Ce ballon-baron était conçu de manière à ce que son ombre, sa forme, ne puissent effrayer personne, soient facilement identifiables par tous, étrangers ou non, intellectuels, ouvriers ou paysans, et même fonctionnaires. Identifiables et à portée de main ; le fil qui avait retenu le ballon avant son envol devait rester flottant afin que toute personne levant les yeux puisse s’en saisir et que le ballon-baron puisse laisser échapper en direction de qui le retenait une bouffée du gaz chargé de sens qui le faisait tout rond.
Sigismund Dominikovitch Krzyzanowski, cet érudit polyglotte qui manie le paradoxe comme d’autres l’invective, ce solitaire qui, en compagnie de Dante, de Kant, de Duns Scott et de Musil, d’Einstein ou de Shakespeare marche la nuit dans un Moscou assailli de lettres géantes, choisit donc de faire réapparaître en URSS, et précisément en cette année 1927, un personnage de fiction venu de l’étranger – haut en couleur, hâbleur et narquois – et en même temps familier à tous les Russes depuis l’enfance. En effet, le Baron allemand, avec sa queue de cheval postiche, ses moustaches, ses mensonges et ses grandes dents est, dans le pays « des glaces et des ours », aussi connu que peut l’être un Don Quichotte au pays des moulins.
Son histoire est unique. À la différence d’un Gulliver ou d’un Robinson – ses cousins en imaginaire – il y eut un « vrai » baron de Münchhausen. 1720-1797 : quelle plus belle preuve de réalité que ces deux dates gravées sur la pierre tombale du cimetière de son Bodenwerder natal ?
Karl Friedrich Hieronymus, baron de Münchhausen, officier allemand à la solde des Russes, combat les Turcs en 1740. Nostalgique de ses exploits, il s’amuse à les raconter avec force dithyrambes à ses amis… Mais ces récits paraissent à ce point invraisemblables que personne au fond n’y croit.
Certes le sujet peut paraître mince.

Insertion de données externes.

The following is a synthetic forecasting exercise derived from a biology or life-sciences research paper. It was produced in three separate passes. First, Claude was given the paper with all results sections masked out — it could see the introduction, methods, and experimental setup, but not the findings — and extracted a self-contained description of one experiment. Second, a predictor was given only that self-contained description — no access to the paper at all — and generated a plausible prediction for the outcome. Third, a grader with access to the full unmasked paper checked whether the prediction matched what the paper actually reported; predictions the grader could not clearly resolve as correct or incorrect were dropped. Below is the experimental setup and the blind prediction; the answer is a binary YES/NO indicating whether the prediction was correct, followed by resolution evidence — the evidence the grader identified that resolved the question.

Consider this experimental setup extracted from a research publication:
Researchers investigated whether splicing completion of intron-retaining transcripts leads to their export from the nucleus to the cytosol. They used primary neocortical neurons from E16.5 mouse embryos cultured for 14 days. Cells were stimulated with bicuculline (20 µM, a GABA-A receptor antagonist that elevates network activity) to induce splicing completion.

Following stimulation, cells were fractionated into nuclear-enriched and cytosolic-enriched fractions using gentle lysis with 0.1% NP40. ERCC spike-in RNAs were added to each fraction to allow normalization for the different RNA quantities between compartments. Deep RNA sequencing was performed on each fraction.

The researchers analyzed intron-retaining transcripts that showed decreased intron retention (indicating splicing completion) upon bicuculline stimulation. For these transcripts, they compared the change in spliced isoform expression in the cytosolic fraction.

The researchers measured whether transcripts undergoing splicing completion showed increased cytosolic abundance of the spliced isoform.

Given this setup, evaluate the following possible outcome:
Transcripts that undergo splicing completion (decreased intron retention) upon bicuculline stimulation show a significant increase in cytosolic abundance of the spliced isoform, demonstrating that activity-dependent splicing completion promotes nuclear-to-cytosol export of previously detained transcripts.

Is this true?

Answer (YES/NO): YES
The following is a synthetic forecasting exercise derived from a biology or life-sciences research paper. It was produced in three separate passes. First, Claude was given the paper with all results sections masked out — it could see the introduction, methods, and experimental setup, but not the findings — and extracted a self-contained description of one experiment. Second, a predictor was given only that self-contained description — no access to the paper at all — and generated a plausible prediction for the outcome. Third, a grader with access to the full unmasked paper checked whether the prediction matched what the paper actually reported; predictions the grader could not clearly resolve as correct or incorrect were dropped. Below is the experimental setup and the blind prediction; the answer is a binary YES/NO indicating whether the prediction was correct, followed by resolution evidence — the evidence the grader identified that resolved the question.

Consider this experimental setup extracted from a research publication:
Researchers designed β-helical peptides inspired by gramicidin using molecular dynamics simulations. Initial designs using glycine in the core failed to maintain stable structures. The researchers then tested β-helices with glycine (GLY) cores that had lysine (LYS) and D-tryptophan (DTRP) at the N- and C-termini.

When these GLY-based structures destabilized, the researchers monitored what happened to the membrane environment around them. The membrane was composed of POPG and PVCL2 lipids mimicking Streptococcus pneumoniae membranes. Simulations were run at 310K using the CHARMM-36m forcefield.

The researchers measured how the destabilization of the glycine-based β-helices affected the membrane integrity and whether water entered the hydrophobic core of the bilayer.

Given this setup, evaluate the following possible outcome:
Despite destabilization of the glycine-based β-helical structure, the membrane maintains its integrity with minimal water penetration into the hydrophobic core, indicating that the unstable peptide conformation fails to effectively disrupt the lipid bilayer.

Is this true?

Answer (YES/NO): NO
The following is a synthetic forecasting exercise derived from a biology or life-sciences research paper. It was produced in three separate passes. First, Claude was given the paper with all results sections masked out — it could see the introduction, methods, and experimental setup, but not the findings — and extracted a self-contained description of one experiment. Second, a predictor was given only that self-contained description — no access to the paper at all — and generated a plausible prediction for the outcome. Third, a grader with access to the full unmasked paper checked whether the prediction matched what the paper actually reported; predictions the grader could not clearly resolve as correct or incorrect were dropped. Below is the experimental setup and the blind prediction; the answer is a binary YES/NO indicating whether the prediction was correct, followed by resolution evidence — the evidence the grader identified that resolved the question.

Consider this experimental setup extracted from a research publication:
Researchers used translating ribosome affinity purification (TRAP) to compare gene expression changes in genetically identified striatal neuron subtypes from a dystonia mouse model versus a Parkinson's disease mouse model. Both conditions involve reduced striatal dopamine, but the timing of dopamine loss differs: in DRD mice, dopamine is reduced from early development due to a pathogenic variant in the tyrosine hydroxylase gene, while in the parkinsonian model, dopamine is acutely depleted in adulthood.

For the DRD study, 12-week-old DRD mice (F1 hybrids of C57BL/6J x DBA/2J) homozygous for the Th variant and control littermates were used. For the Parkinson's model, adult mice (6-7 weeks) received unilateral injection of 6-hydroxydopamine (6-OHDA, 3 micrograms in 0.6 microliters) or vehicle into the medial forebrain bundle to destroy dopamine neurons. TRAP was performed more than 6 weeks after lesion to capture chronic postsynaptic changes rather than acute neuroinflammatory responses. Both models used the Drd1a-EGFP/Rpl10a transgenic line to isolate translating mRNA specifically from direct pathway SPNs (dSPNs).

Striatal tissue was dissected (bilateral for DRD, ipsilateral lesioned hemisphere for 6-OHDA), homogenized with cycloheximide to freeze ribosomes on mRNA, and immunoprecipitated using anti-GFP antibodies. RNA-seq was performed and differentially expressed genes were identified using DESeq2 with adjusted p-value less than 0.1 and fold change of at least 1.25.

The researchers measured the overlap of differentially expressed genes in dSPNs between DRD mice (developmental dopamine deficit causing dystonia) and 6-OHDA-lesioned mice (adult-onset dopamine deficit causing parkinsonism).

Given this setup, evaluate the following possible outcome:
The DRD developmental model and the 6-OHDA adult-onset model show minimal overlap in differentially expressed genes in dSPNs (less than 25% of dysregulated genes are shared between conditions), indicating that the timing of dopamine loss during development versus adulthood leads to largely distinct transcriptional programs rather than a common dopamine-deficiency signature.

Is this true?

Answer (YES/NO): YES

Or il se trouve que, du vivant encore du vrai baron, ses vraies aventures, ou du moins supposées telles, furent reprises, écrites puis réécrites.
Et pendant deux siècles, le Baron littéraire, éliminant, dépassant, supplantant le baron historique, se mit à vivre une vie bien à lui et à jouir de l’éternité que son caractère de personnage littéraire lui conférait, déjouant en toute sérénité les règles du possible, du crédible et du vraisemblable, ignorant tout autant les décrets qui tracent les frontières que les lois de la pesanteur, de la gravitation, de la technique et de la raison.
« La hache s’éleva si haut, si haut qu’elle s’en alla tomber dans la lune. Comment la ravoir ? Je me rappelai alors que le pois de Turquie croît très rapidement et à une hauteur extraordinaire. J’en plantai immédiatement un qui se mit à pousser et alla immédiatement contourner sa pointe autour d’une des cornes de la lune. Je grimpai lestement vers l’astre, où j’arrivai sans encombre42. »
Dans un premier temps, ce je est né sur une page blanche, pas à Bodenwerder ni à Berlin mais à Londres. C’est là qu’en 1785 (donc du vivant encore du vrai baron) un nommé Rudolf Erich Raspe, originaire lui aussi de Hanovre et commensal dudit baron, savant obstiné et dénué de scrupules, lui donna vie en rédigeant en anglais une première version anonyme des Aventures, espérant obtenir ainsi quelques espèces trébuchantes susceptibles d’apaiser ses créanciers hargneux. Espoir déçu : le petit in-8° sombra dans le silence.
Un an plus tard, réintégrant leur patrie, les Aventures furent traduites en allemand à partir du texte anglais et publiées sous la signature – non du vrai baron toujours bien vivant, muet et invisible – mais de Gottfried August Bürger, professeur de belles-lettres à l’université de Göttingen, poète lyrique, ami des mathématiciens, des physiciens, et du grand Goethe.